The only sensible answer is to start a new party and work through the system, not overthrow it. To work through Labour and National is simply going to take too long. In addition if you join them you are going to become identified with their traditional mode of behaviour and philosophical outlook.

The National and Labour Parties grew out of certain basic impulses in society, but society has changed. Now there is a new impulse but no party to give it forceful expression — only fragmented specialist groups and a sea of alienated powerless people trying desperately to carve out meaningful lives for themselves while the juggernaut of economic growth, uncontrolled technology and change crashed foward. Young people have got to realise that they can't affordto withdraw from conventional political involvement and do their "own thing" because it's going to become harder and harder to do your own thing in an industrial and social system which pushes you this way and that and accommodates you to it needs.
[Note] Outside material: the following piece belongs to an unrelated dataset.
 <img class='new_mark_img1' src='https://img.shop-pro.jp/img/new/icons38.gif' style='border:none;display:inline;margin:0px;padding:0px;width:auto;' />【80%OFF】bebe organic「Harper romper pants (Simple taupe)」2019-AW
We have got to organise and do our "combined" thing.

The problems I would like to see the New Zealand Value Party address itself to include:

The Technological Revolution.

This is the cause of so much discord and despair in our society today. Lloyd Geering summed it recently when he said that man is becoming little more than a complex machine in a secular city. "We are being crushed by the sheer weight complexity and inhumanity of our technology", he said. "It will leave us little more than mechanised robots."

We are becoming victims and slaves of an industrial system which is predicated on the goal of growth and which is constantly inventing new products and processes and increasing the rate of change in order to achieve this goal. We are being increasingly encouraged to fulfil the needs of this system instead of vice versa. Mr Marshall has spoken several times in the past few months of the urgent need to increase productivity. At a speech in Rotorua he used the word "more" 17 times in just seven sentences. This is the constant, dangerous refrain of the new industrial state: more, more, more.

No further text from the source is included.